◆ **Data shown**:

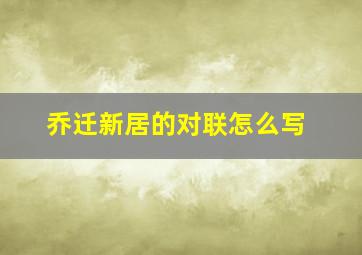 乔迁新居的对联怎么写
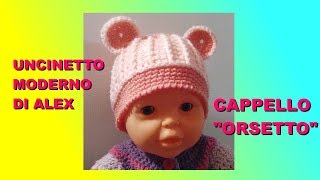 CAPPELLO UNCINETTO BAMBINO CON ORECCHIE quotORSETTOquot tutorial TUTTE LE MISURE Alex Crochet [upl. by Leirvag613]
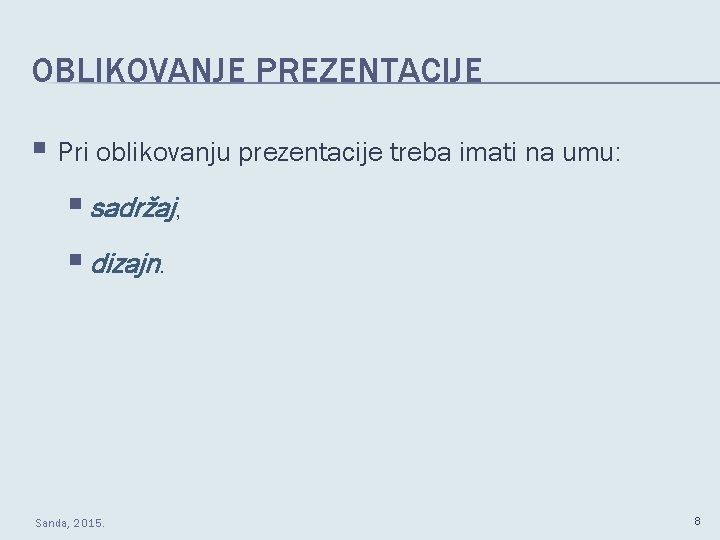 OBLIKOVANJE PREZENTACIJE § Pri oblikovanju prezentacije treba imati na umu: § sadržaj, § dizajn.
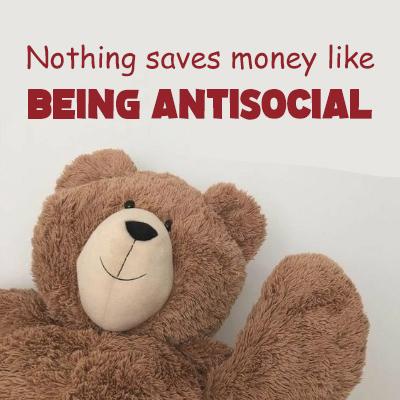 Nothing saves money like being antisocial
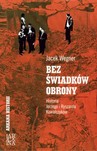 BEZ ŚWIADKÓW OBRONY TW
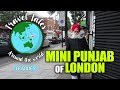 Travel Tales Ep - 9 | Southall - Mini Punjab of London | Curly Tales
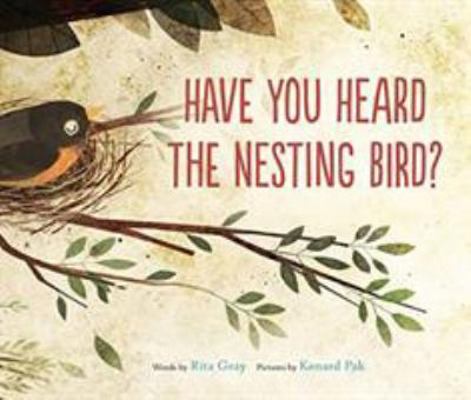 Have You Heard the Nesting Bird? 054410580X Book Cover
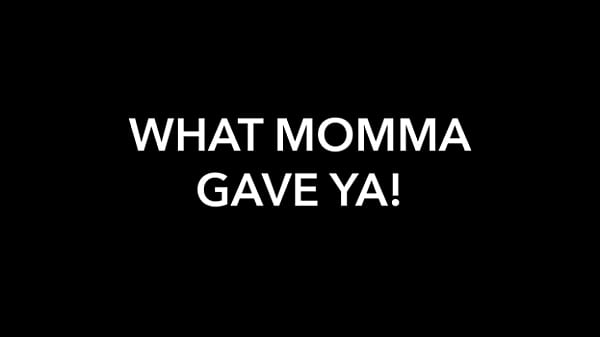 What Yo Mamma Gave Ya! - Short Clip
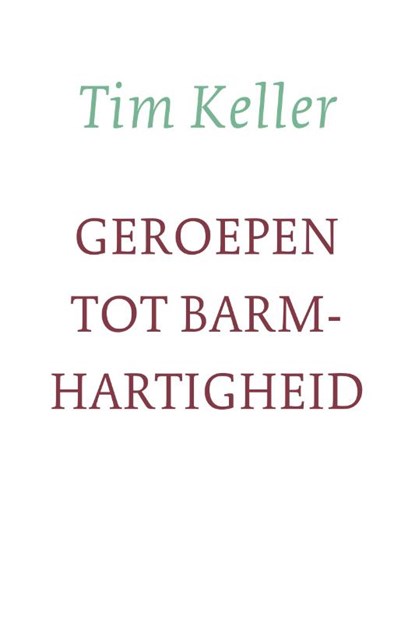 Geroepen tot barmhartigheid, Tim Keller - Paperback - 9789051945225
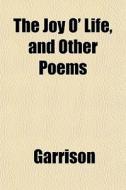 The Joy O' Life, And Other Poems di Garrison edito da General Books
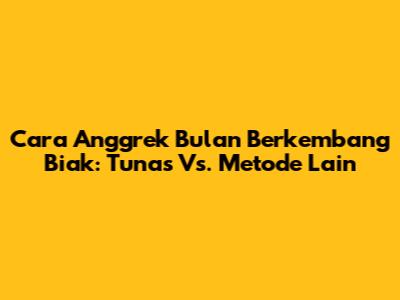 Cara Anggrek Bulan Berkembang Biak: Tunas Vs. Metode Lain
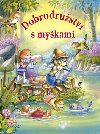 Dobrodrustv s mykami - Carlos Busquets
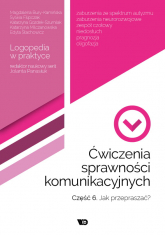 Ćwiczenia sprawności komunikacyjnych Część 6 Jak przepraszać? - Praca zbiorowa | mała okładka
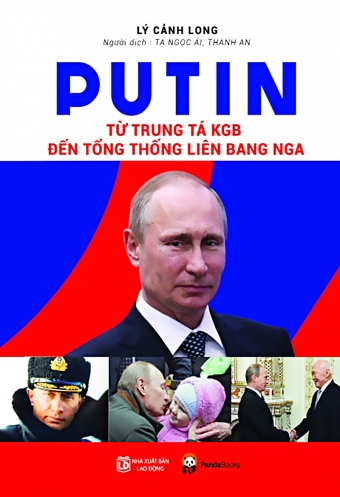 Putin - Tu trung ta KGB den tong thong Lien Bang Nga Putin - Tu trung ta KGB den tong thong Lien Bang Nga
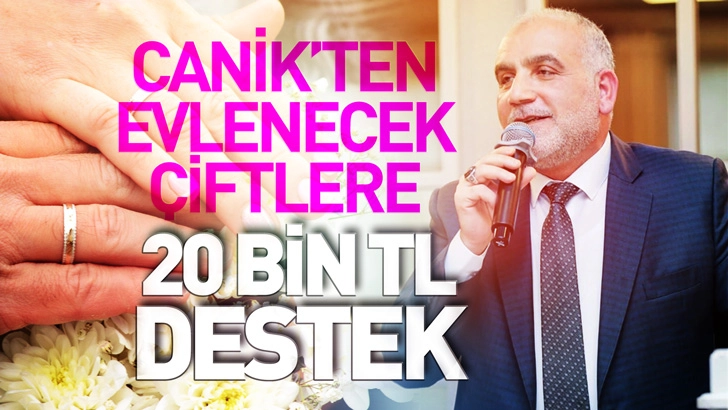 Canik Belediyesi'nden Evlenecek Çiftlere 20 Bin TL Destek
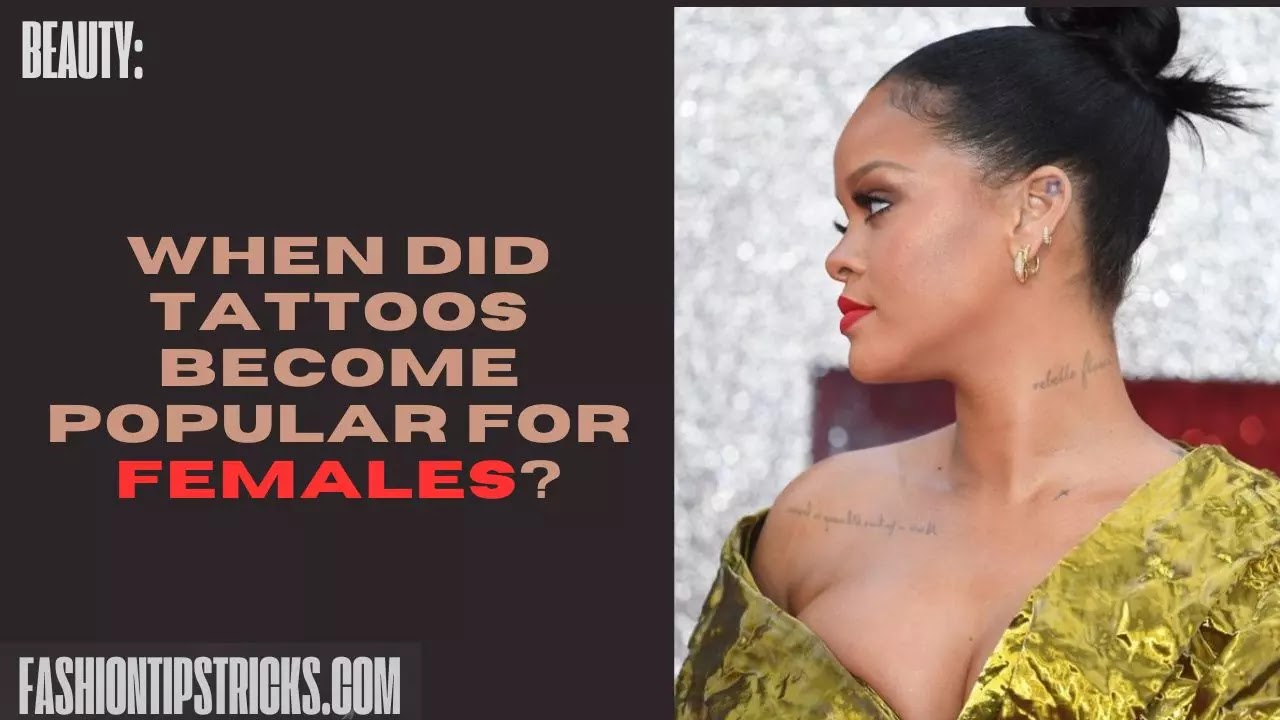 When did tattoos become popular for females? When did tattoos become popular for females?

◆ **Problem to work on**: The lines from the one holding "BEZ ŚWIADKÓW OBRONY TW" through the end of the material above are to be echoed exactly, both ends included. Do not include pictures.

◆ **Exercise solution**:
 BEZ ŚWIADKÓW OBRONY TW
 Travel Tales Ep - 9 | Southall - Mini Punjab of London | Curly Tales
 Have You Heard the Nesting Bird? 054410580X Book Cover
 What Yo Mamma Gave Ya! - Short Clip
 Geroepen tot barmhartigheid, Tim Keller - Paperback - 9789051945225
 The Joy O' Life, And Other Poems di Garrison edito da General Books
 Cara Anggrek Bulan Berkembang Biak: Tunas Vs. Metode Lain
 Dobrodrustv s mykami - Carlos Busquets
 Ćwiczenia sprawności komunikacyjnych Część 6 Jak przepraszać? - Praca zbiorowa | mała okładka
 Putin - Tu trung ta KGB den tong thong Lien Bang Nga Putin - Tu trung ta KGB den tong thong Lien Bang Nga
 Canik Belediyesi'nden Evlenecek Çiftlere 20 Bin TL Destek
 When did tattoos become popular for females? When did tattoos become popular for females?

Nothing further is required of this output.